§ TEXTO PARA ANÁLISE
○ ○ ○ ○

Ao final, Thales fez um apelo aos moradores do bairro Castelo Branco e pontou que na concepção do órgão há mais vantagens do que desvantagens na mudança. "Não estamos transferindo problema de lugar. A escolha é técnica. O local fica próximo de hospital, UPA, escola com EJA, restaurante popular, delegacia, quadra esportiva. Rio Branco deveria ter cinco Centros POP e dois consultórios de rua. Não tem nenhum disso", concluiu.
Mudança
Em abril deste ano, a Sasdh de Rio Branco iniciou os estudos para mudar o Centro POP, que funcionava no Centro da capital acreana, para outro endereço.
Conforme a pasta, a troca de endereço era necessária porque a estrutura do prédio não conseguia mais fazer os atendimentos, além das constantes reclamações de comerciantes sobre vandalismo e furtos na região.
Aviso comunicou mudança de endereço do Centro POP, em Rio Branco
Eldérico Silva/Rede Amazônica Acre
A Sasdh afirmou fazer estudos para avaliar para onde o espaço deveria ser transferido. Um dos locais era a região da Baixada da Sobral. O secretário João Marcos Luz ainda citou que a mudança poderia ser feita para a região do Bosque, Floresta ou Castelo Branco.

○ ○ ○ ○

§ O QUE FAZER
1. Segundo o texto sobre a mudança do Centro POP, quantos Centros POP Rio Branco deveria ter?
2. No texto sobre a mudança do Centro POP, transforme em lista o parágrafo iniciado por "A Sasdh afirmou fazer estudos", preservando os fatos principais.

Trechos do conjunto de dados
○ ○ ○ ○

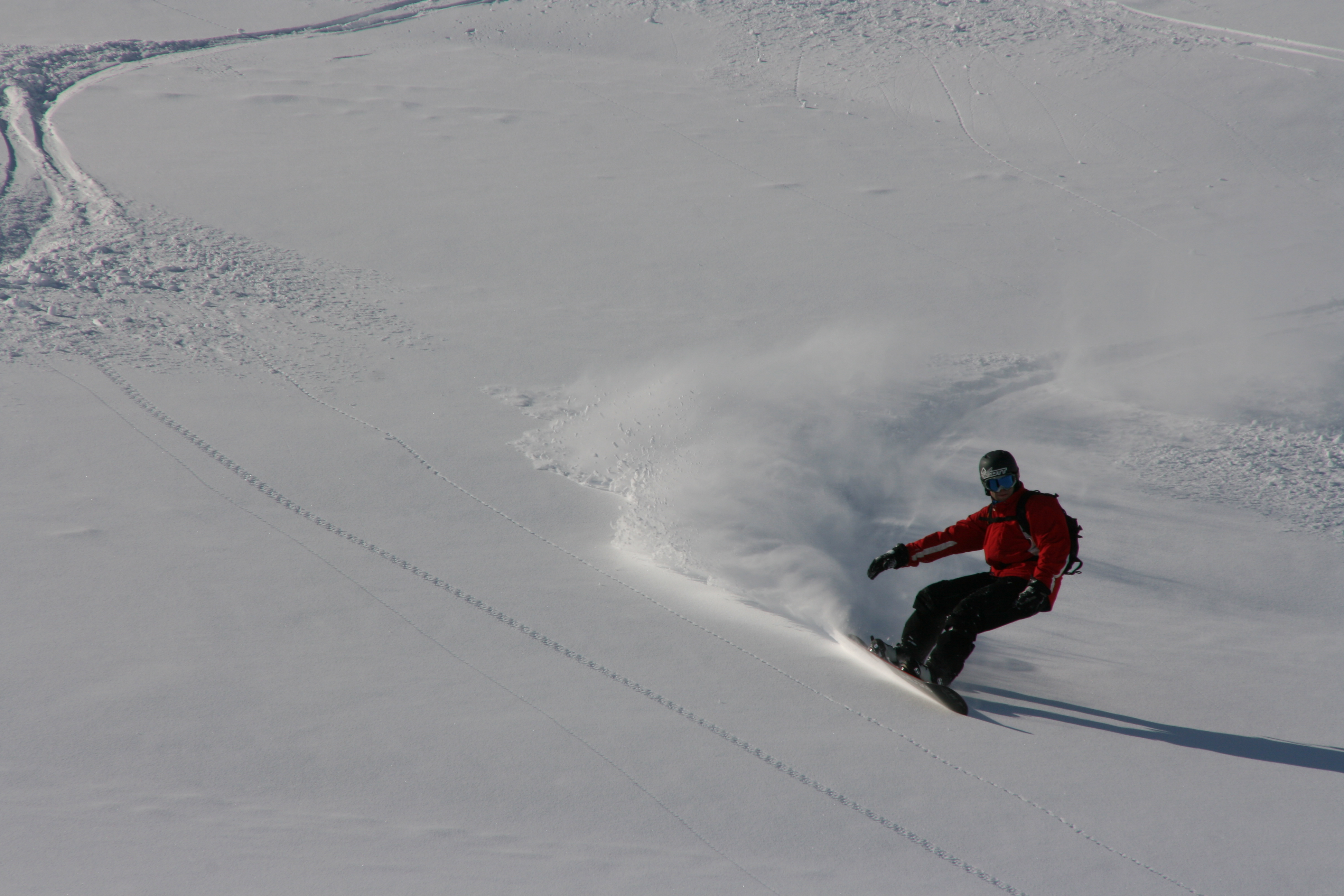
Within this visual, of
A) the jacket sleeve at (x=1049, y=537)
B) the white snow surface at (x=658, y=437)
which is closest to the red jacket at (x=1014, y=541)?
the jacket sleeve at (x=1049, y=537)

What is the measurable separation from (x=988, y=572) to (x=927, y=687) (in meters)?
0.62

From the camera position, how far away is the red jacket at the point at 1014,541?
408 cm

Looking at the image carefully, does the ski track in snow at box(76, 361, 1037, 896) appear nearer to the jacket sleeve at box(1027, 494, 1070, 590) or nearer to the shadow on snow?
the shadow on snow

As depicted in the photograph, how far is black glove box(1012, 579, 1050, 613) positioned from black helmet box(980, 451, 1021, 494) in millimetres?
423

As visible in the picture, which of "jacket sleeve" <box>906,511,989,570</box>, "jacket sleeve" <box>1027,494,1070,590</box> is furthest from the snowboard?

○ ○ ○ ○

§ RESPOSTAS
1. Cinco.

2.
- A Sasdh fazia estudos para definir para onde o espaço seria transferido.
- Uma das opções era a região da Baixada da Sobral.
- O secretário João Marcos Luz citou ainda as regiões do Bosque, Floresta ou Castelo Branco como possíveis destinos.